Friday, October 19, 2012

Deception 1946




The first thing we see after the credits is a rain soaked (there is a lot of rain in this film) street with a close up of a pair of woman’s gams rushing towards an imposing building. The legs belong to Bette Davis, and the building is a Warner Bros. Back lot concert hall. Bette is rushing to catch a concert by a long lost love of hers who she thought long dead during the war in Europe and is shocked to find that Paul Henreid is alive and kicking and playing his heart out on his cello “I thought you were dead” Bette gushes and cries in that unique tone of hers to Henreid in his dressing room after the concert.

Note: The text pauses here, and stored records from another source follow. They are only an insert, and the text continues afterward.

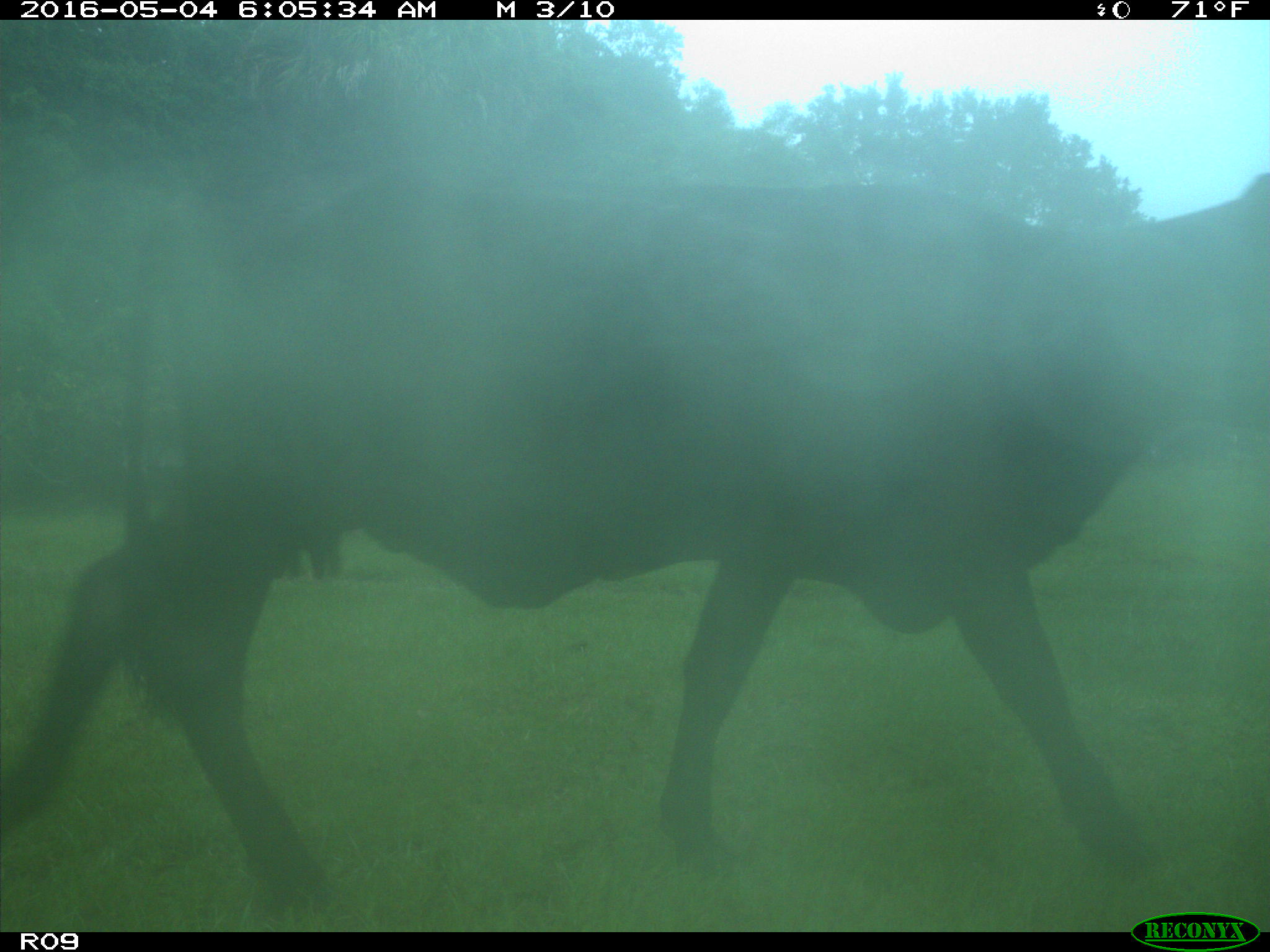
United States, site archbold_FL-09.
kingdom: Animalia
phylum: Chordata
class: Mammalia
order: Artiodactyla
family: Bovidae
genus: Bos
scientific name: Bos taurus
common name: domestic cow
Bos taurus (domestic cow).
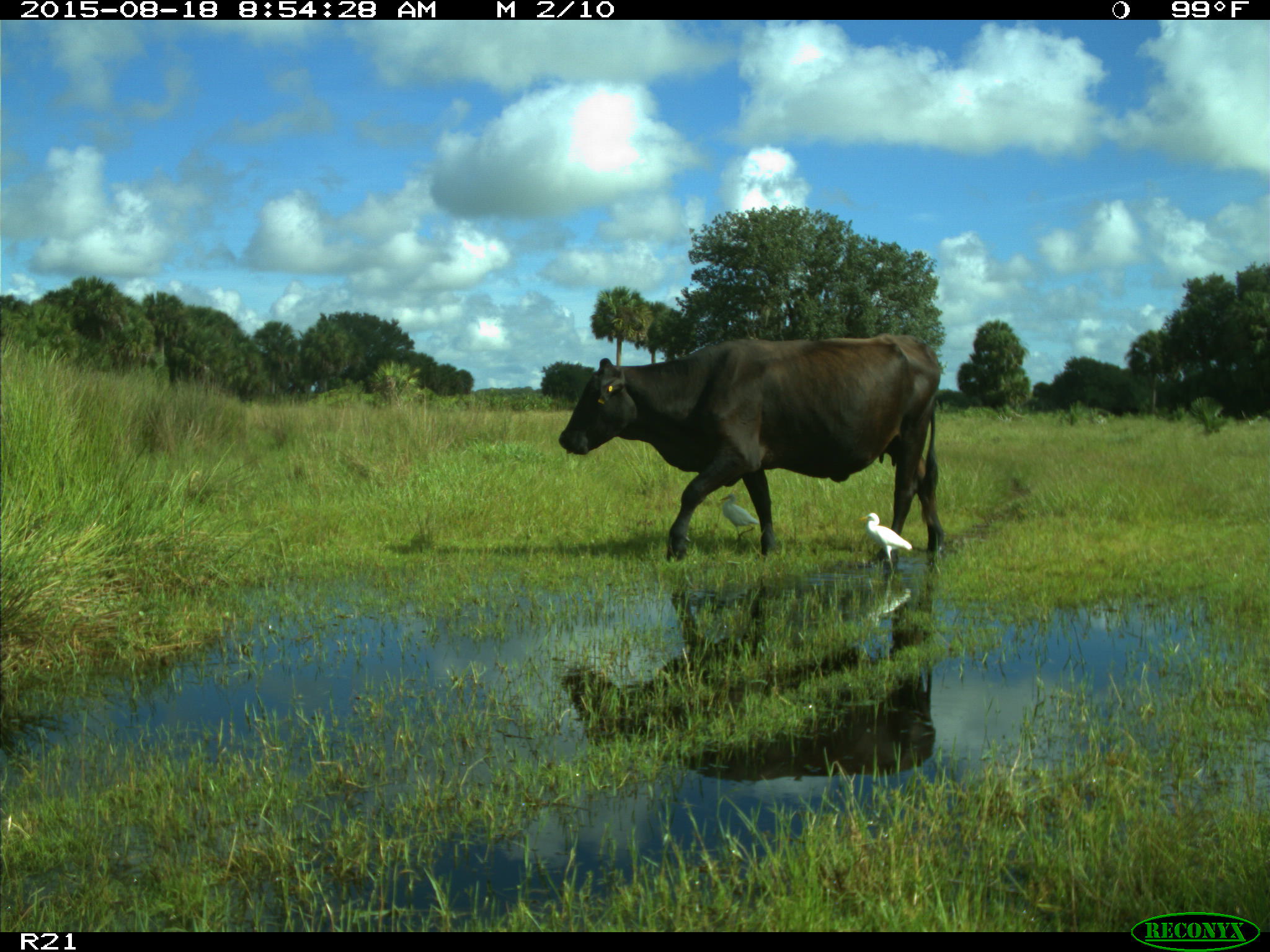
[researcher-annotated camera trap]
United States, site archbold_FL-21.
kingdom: Animalia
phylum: Chordata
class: Mammalia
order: Artiodactyla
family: Bovidae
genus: Bos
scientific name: Bos taurus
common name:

Thus starts this early post war woman’s melodrama about love lost, found and then finally lost for good. I wish the rest of the film that was directed by Irving Rapper was as good as the opening scene, but it’s not, still there are pleasures to be found. The chief one of course is Claude Rains who is his usually brilliant self as the narcissistic  overbearing and controlling composer named Alexander Hollenius  who Bette (she’s also a musician, I know I know) had a long affair with and has been kept by him like a pet in a lavish loft in a big midtown building. Bette tries to keep this secret from Henreid who she marries in like 10 minutes after being reunited with him and of course this is what pushes the plot and gives us title of the film. The director and his three stars are reunited here from the much better  film “Now Voyager” that they did in 1942, but hey listen Deception is not all that bad with its mixture of classical musical, deceit, lavish expressionistic  sets , cinematography and murder. Davis who was winding down her long career at Warner Bros. still had a few great performances in her most notably of course “All About Eve” in 1950 but basically this film can be seen as her swan song as a glamorous leading lady. The beautiful inky black and white noirish cinematography (even the shadows have shadows) is by the great Ernest Haller, and the impressive expressionistic art direction is by the equally great Anton Grot. Not a great film but still fun for a gloomy rainy night.